Am 14. Mai 2020 hat die EU-Grundrechteagentur (FRA) die Ergebnisse des zweiten großen LGBTI-Survey veröffentlicht. An der Onlineumfrage haben sich knapp 140.000 Menschen aus 30 Ländern (28 EU-Staaten inkl. Großbritannien, Serbien und Nordmazedonien) beteiligt. Sie ist damit die größte internationale Umfrage unter LGBTI.
Aus Deutschland haben sich insgesamt 16.119 Menschen an der Umfrage beteiligt, knapp 17% davon waren trans* Menschen (ca. 2.750) - Hier veröffentlichen wir die Ergebnisse zu ihren Erfahrungen im Alltag, mit Diskriminierung und Hassgewalt. Hier finden sich die Ergebnisse für lesbische und bisexuelle Frauen sowie für schwule und bisexuelle Männer und intergeschlechtliche Personen.
- Coming-out und Offenheit im Alltag
- Erfahrungen mit Hassgewalt
- Erfahrungen mit Diskriminierung
- Erfahrungen am Arbeitsplatz
- Gesundheitliche Lage und Diskriminierung im Gesundheitswesen
- Diskriminierung an der Schule
1. Coming-out, Transition und Offenheit im Alltag
Coming-out
Wie alt warst du als du zum ersten Mal bemerkt hast, dass dein Geschlecht nicht mit dem bei der Geburt zugeschriebenen Geschlecht übereinstimmt.
- mit 5 Jahren oder jünger: 20%
- mit 6-9 Jahren: 18%
- mit 10-14 Jahren: 26%
- mit 15-17 Jahren: 12%
- mit 18-24 Jahren: 10%
- mit 25-34 Jahren: 5%
- mit 35-54 Jahren: 4%
Wie alt warst du als du erstmalig jemanden anderem davon erzählt hast?

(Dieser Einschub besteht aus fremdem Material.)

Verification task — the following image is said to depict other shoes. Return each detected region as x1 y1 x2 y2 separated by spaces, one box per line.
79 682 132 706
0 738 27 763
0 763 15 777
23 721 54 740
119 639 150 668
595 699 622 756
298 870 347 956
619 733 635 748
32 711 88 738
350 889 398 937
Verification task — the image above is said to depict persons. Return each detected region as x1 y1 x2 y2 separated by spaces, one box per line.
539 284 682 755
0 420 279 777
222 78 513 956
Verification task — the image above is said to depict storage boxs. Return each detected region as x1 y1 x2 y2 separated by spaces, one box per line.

- mit 5 Jahren oder jünger: 4%
- mit 6-9 Jahren: 3%
- mit 10-14 Jahren: 7%
- mit 15-17 Jahren: 12%
- mit 18-24 Jahren: 21%
- mit 25-34 Jahren: 17%
- mit 35-54 Jahren: 20%
- 12% haben es noch niemandem erzählt
Geschlechtsangleichende Maßnahmen
In welchem Alter hast du dich geschlechtsangleichende Maßnahmen unterzogen, damit dein Körper besser zu deiner Geschlechtsidentität passt
- 46% haben sich keinen geschlechtsangleichenden Maßnahmen unterzogen
- mit 5 Jahren oder jünger: 0%
- mit 6-9 Jahren: 1%
- mit 10-14 Jahren: 2%
- mit 15-17 Jahren: 6%
- mit 18-24 Jahren: 20%
- mit 25-34 Jahren: 24%
- mit 35-54 Jahren: 42%
- älter als 55 Jahre: 5%
21% der trans* Befragten haben überlegt für medizinische Behandlungen ins Ausland zu gehen.
Änderung des Geschlechtseintrags
30% haben ihren Geschlechtseintrag ändern lassen, 61% nicht und 9% befinden sich im Änderungsverfahren. Warum wurde der Geschlechtseintrag bislang nicht geändert?

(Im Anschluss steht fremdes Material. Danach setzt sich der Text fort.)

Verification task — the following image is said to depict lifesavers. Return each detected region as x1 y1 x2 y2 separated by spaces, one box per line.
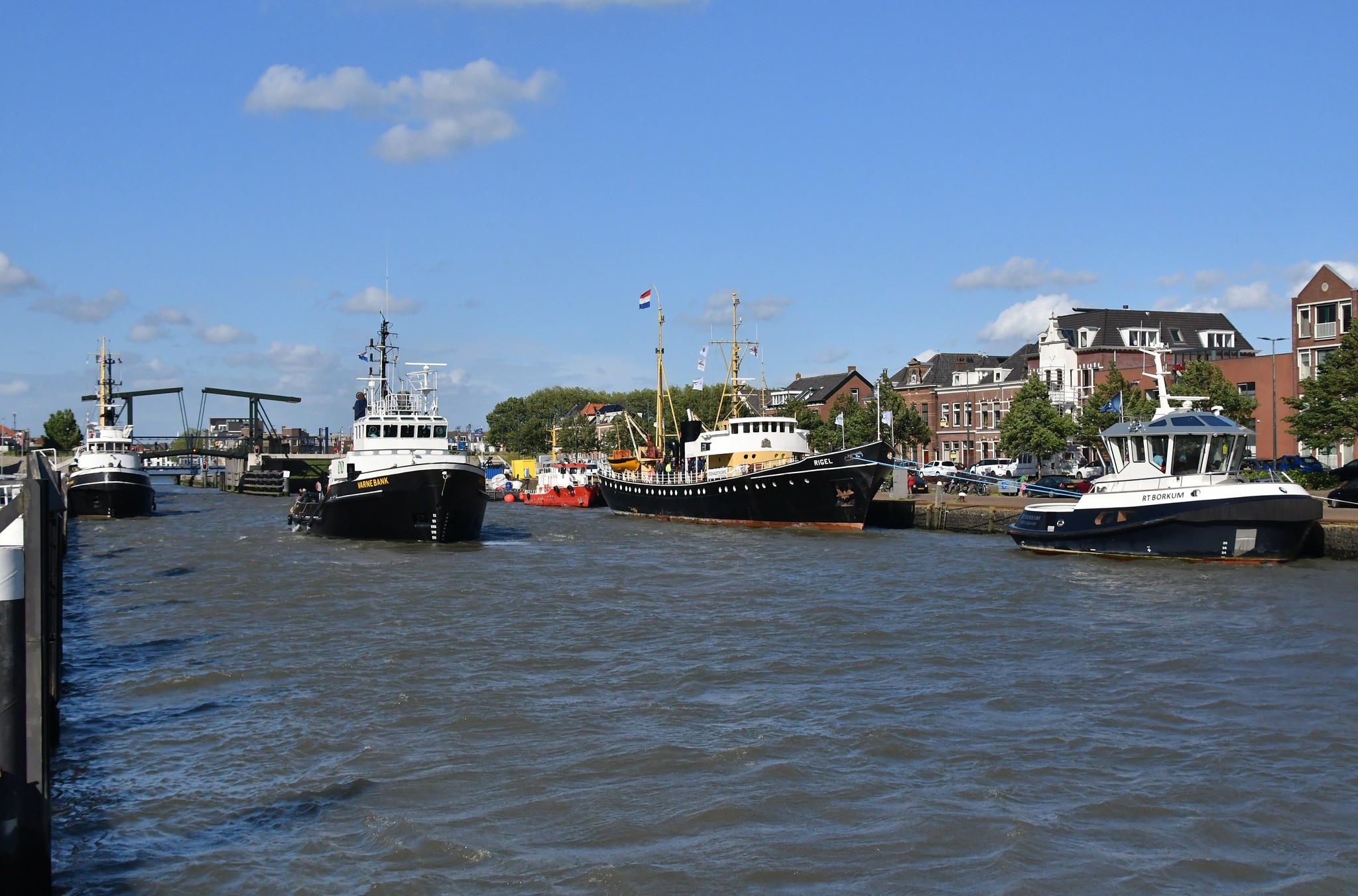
554 486 558 493
296 512 302 523
567 485 573 492
308 516 313 527
584 484 590 489
288 515 293 525
594 484 598 489
527 493 530 499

- 18% wollen das gar nicht
- 24% finden es nicht notwendig
- 19% sind mit den gesetzlichen Bedingungen für eine Änderung nicht einverstanden
- 17% erfüllen die gesetzlichen Bedingungen nicht
- 21% haben es vor
- 15% wissen nicht, ob sie können
- 10% finden es zu schwierig
- 10% finden es zu teuer
Offenheit im Alltag?
- 24% der trans* Befragten vermeiden es immer oder oft ihr Geschlecht durch ihre physische Erscheinung und Kleidung auszudrücken. 29% vermeiden das mitunter, 47% vermeiden das nicht.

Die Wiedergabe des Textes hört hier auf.